### RECORDS FOR THE TASK

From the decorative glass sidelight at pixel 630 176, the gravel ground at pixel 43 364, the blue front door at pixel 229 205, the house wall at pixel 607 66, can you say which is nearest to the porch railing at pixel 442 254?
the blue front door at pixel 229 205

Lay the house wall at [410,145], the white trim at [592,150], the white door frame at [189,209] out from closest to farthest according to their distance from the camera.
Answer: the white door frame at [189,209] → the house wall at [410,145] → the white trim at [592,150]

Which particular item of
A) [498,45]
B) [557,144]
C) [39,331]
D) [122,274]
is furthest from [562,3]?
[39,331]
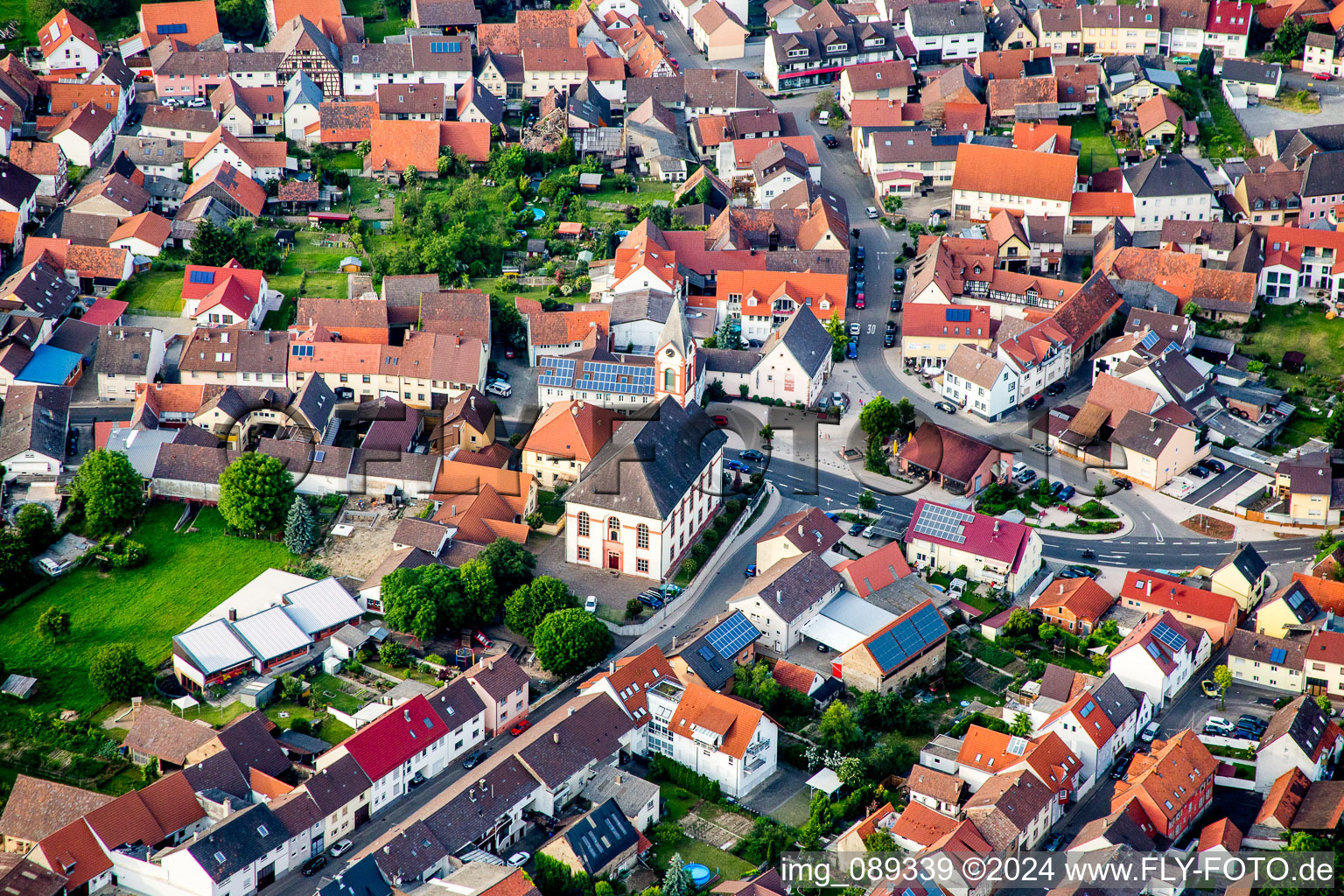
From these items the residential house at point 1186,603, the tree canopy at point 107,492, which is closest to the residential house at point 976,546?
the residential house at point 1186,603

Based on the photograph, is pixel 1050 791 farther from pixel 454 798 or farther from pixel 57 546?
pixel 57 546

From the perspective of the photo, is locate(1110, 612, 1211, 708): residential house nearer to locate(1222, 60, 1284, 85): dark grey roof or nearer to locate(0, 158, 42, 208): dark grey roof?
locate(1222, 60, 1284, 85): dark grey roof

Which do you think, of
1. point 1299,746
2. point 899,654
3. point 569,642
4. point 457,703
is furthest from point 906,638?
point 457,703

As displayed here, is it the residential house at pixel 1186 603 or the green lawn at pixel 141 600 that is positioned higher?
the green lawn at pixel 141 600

######

REQUEST:
Reproduce the data above verbatim, line for line, omitting the pictures.

CORRECT OUTPUT:
From the decorative glass sidelight at pixel 630 176, the gravel ground at pixel 43 364, the blue front door at pixel 229 205, the house wall at pixel 607 66, can you say which is nearest to the porch railing at pixel 442 254?
the blue front door at pixel 229 205

Lay the house wall at [410,145], the white trim at [592,150], the white door frame at [189,209] out from closest to farthest according to their distance from the camera.
Answer: the white door frame at [189,209] → the house wall at [410,145] → the white trim at [592,150]

Which particular item of
A) [498,45]
B) [557,144]
C) [39,331]
D) [122,274]
is furthest from [562,3]?
[39,331]
From these items the residential house at point 1186,603, the tree canopy at point 107,492, which is closest to the residential house at point 976,546?
the residential house at point 1186,603

Based on the photograph, is pixel 1050 791 farther from pixel 454 798 or farther from pixel 57 546?
pixel 57 546

From the perspective of the photo, is locate(1110, 612, 1211, 708): residential house nearer to locate(1222, 60, 1284, 85): dark grey roof or nearer to locate(0, 158, 42, 208): dark grey roof?
locate(1222, 60, 1284, 85): dark grey roof

Which do you think, of
1. point 1299,746
2. point 899,654
3. point 569,642
4. point 457,703
is furthest from point 906,638?
point 457,703

As displayed here, is it the residential house at pixel 1186 603 or the green lawn at pixel 141 600 that is positioned higher?
the green lawn at pixel 141 600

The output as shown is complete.